Inoltre, il rapporto cibo-morte — «A mensa non riuscivo a mandar giù quasi nulla (…): speravo nel veleno. Se soltanto ne avessi ingoiato un boccone, sarei stata consegnata alla morte senza dovermela procurare, esonerata almeno da questa responsabilità. Ma il cibo era sano e io non morivo» (p. 85). Altre riflessioni hanno riguardato il salto narrativo di quarant’anni che, nella parte terza del libro, spiazza non poco il lettore. Ritroviamo Rosa a Berlino, nella caotica stazione di Hannover, dove prende un taxi per andare in ospedale. Perché? «Be’… Forse la gente ha bisogno che niente rimanga in sospeso» (p. 273). A essere in sospeso è il suo rapporto con Gregor, che, tornato dalla guerra, ha continuato a essere suo marito per tre anni, mentre ora lo è di Agnes. In questa terza e ultima parte del libro, nulla più è scontato per il lettore. Se nelle prime due parti la narrazione è lenta e ovattata, espressione di uno stato di pura sopravvivenza — come più volte dice Rosa —, nell’ultima parte è lasciato al lettore il compito di ripristinare l’ordine spazio-temporale della storia, sconvolto dall’incalzante realtà descritta.
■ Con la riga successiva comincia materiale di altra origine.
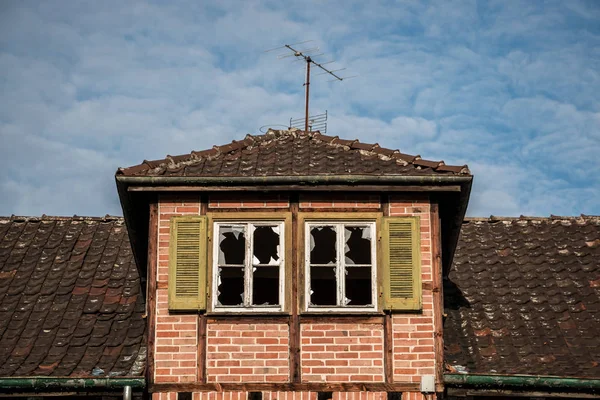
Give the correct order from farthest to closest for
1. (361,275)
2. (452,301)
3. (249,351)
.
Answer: (452,301), (361,275), (249,351)

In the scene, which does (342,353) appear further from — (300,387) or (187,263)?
(187,263)

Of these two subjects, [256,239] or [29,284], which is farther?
[29,284]

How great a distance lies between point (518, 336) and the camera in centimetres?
1409

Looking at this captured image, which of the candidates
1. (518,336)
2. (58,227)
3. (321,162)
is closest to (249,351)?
(321,162)

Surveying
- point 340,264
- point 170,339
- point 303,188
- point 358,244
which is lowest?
point 170,339

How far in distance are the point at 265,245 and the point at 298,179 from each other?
136 centimetres

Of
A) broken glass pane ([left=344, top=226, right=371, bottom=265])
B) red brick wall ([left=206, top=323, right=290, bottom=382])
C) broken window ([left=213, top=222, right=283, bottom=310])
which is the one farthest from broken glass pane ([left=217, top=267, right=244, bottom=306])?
broken glass pane ([left=344, top=226, right=371, bottom=265])

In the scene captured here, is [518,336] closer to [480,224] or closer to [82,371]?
[480,224]

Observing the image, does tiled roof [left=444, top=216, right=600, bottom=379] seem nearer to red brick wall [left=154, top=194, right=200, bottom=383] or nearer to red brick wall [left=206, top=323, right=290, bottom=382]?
red brick wall [left=206, top=323, right=290, bottom=382]

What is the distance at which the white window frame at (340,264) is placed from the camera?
13.1 metres

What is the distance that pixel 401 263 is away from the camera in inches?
523

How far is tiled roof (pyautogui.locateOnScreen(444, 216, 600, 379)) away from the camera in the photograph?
1349 centimetres

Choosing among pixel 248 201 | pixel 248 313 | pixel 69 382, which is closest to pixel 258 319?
pixel 248 313

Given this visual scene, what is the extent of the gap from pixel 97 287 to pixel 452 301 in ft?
18.1
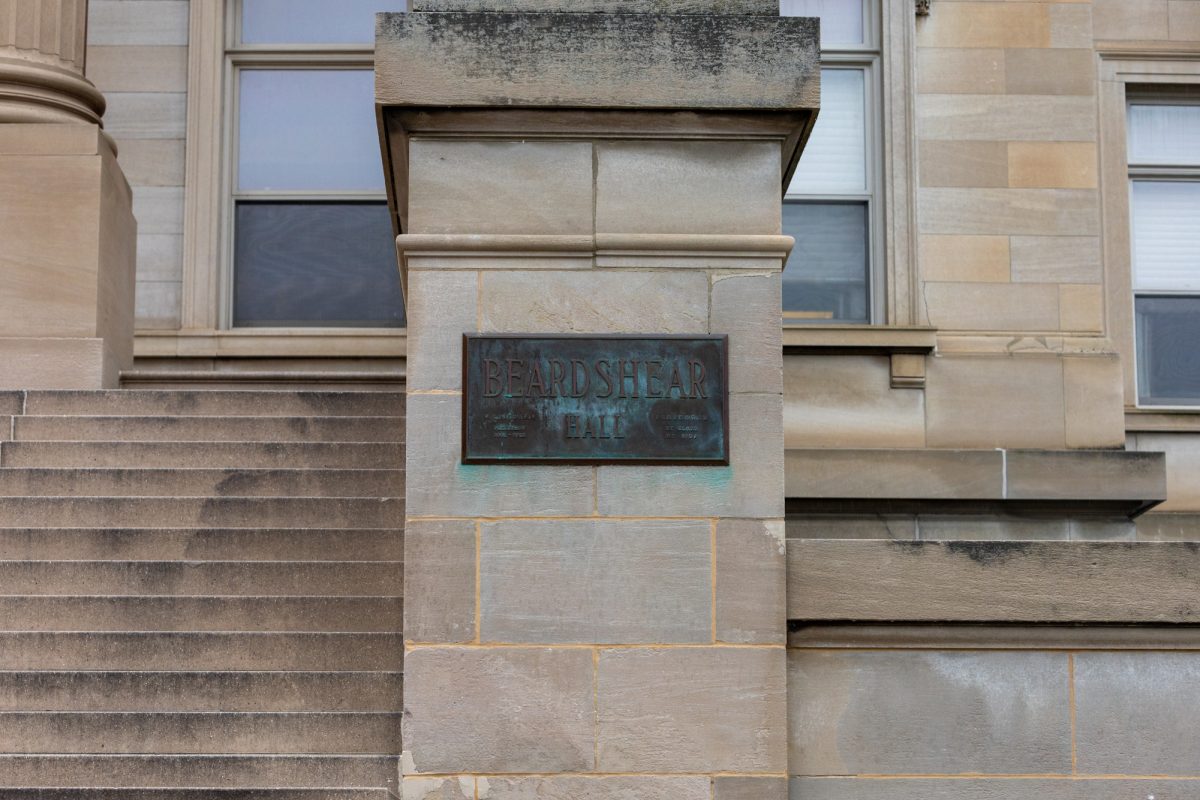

Nel periodo finale del libro, il riscatto dell’intera narrazione. Rose è in procinto di pranzare seduta a un tavolo in una mensa. Ancora una volta. È la mensa dell’ospedale: «Spio le persone sedute, anche se da questa distanza non vedo bene. Chissà se qualcun altro mangia quel che mangio io, stasera. Sbircio le portate di tutti e infine la trovo: una ragazza bruna, i capelli raccolti in una coda, mangia con gusto la sua porzione di fagiolini. Ne prendo una forchettata dal mio piatto, assaggio, e sento il battito rallentare, bocconi misurati, uno dopo l’altro, finché lo stomaco non tira. Una lieve nausea, non è niente. Appoggio le mani sulla pancia, la scaldo. Resto così, ferma, seduta, non c’è quasi nessuno, si sente giusto un leggero brusio. Aspetto un po’, forse un’ora, poi mi alzo».
Il cerchio è chiuso. L’irrisolto non è più tale.
Il libro “Le assaggiatrici” è diventato un film. Per la regia di Silvio Soldini e con Elisa Schlott, Max Riemelt, Alma Hasun, sarà nelle sale cinematografiche a partire dal 27 marzo.